A quote from Ellen Burnstyn’s recently hit home to me. It said, “She goes from one addiction to another. All are ways for her to not feel her feelings.” When I first read this I thought, Oh, so sad. Whoever “she” is must really have some terrible struggles to “not feel.” Then I got off my high horse and realized I do this too. Sure my addictions aren’t drugs or alcohol, but what about my commitments, my endless string of, “yes, I can do it” replies that feed my sense of achievement or purpose? I have, in fact, many times felt myself numbing to society, relationships and even my faith in the addictive struggle to keep going, keep climbing and keep up with the ideal version of who I think I’m supposed to be.
You might say this isn’t a “real” addiction, it’s just life. Still, I would argue I can relate in small ways; from what I’ve seen, it’s the small addictions we need to look out for. Nothing big gets big without first being small. Nothing big becomes what it is without our permission to grow.
When I was a teenager, my Junior year was supremely busy. Involved in honors classes, dance every day, family and friend obligations, I got too busy to do normal things – like eat. It began as an accident really, this weight loss, but soon, I noticed, and so did other people. Each compliment, or word of concern that I masked as a compliment, became my food … my nourishment. I started to see my reflection as one of numbers, (particularly the negative ones). And before I knew it, that small bit of weight I was losing became a daily obsession with the scale. I noticed the number of pounds I lost, bites I took, calories I consumed and calories I burned. I wasn’t out of control, I was too in control, but of the wrong things.

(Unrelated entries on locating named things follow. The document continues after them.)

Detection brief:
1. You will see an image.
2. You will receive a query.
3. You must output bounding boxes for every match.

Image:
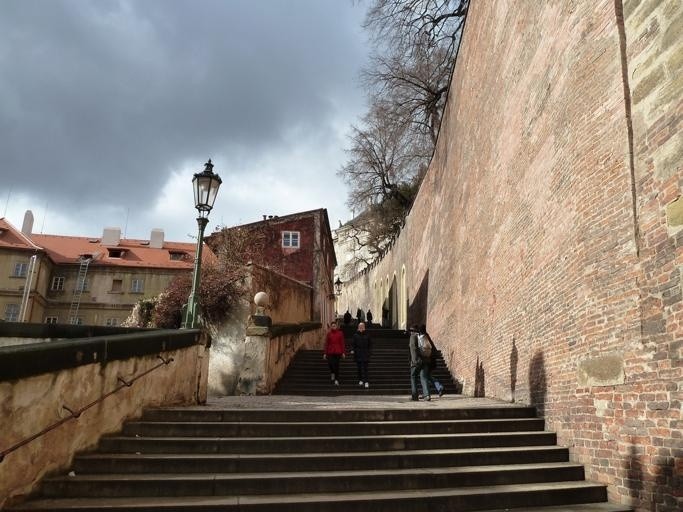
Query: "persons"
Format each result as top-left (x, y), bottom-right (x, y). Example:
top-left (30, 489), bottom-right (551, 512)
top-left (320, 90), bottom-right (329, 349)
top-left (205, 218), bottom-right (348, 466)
top-left (321, 321), bottom-right (347, 387)
top-left (366, 309), bottom-right (372, 326)
top-left (415, 325), bottom-right (446, 399)
top-left (356, 308), bottom-right (362, 325)
top-left (408, 323), bottom-right (432, 401)
top-left (349, 322), bottom-right (374, 388)
top-left (344, 310), bottom-right (352, 328)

Within about six months I began noticing other numbers. I saw the number of times my parents and sister cast worried glances at one another. I felt the number of headaches and forgetful spells that tired me. I saw the number of bruises I gained at a touch and how often my hands would involuntarily shake. Finally, I realized the number of opportunities I would miss if I continued to starve myself; so I stopped, but it was far from easy and to this day I struggle with reflections.
Jon Kabat-Zinn once said, “All the suffering, stress, and addiction comes from not realizing you are already what you are looking for.” And I didn’t. Inherently, regardless of the number of people who loved me and looked out for me, I needed only one person’s approval … my own. It took me a long time to reach this conclusion. And I can’t help but wonder how many of you are still waiting to grant yourself this gift?
So, as a step forward in my journey, this Spring season I am giving up coffee. Though not extreme, I know that I am a small-sort of addict … when you wake up and the first thing on your mind is a dose of French vanilla caffeine, there’s a bit of a dependance brewing along with the grinds. And, though many might say there’s no shame in one or two cups, I don’t like that I felt myself need it. No matter how small it seems, I don’t want crutches. I know coffee isn’t my worst addiction, it’s my self-seeking, “busy-makes-me-better” personality. But maybe depriving myself of caffeine will slow me down enough to walk away from the small stuff that I make too big a priority out of. And just maybe, if I’m lucky, I’ll be able to feel the feelings I tend to rush right past.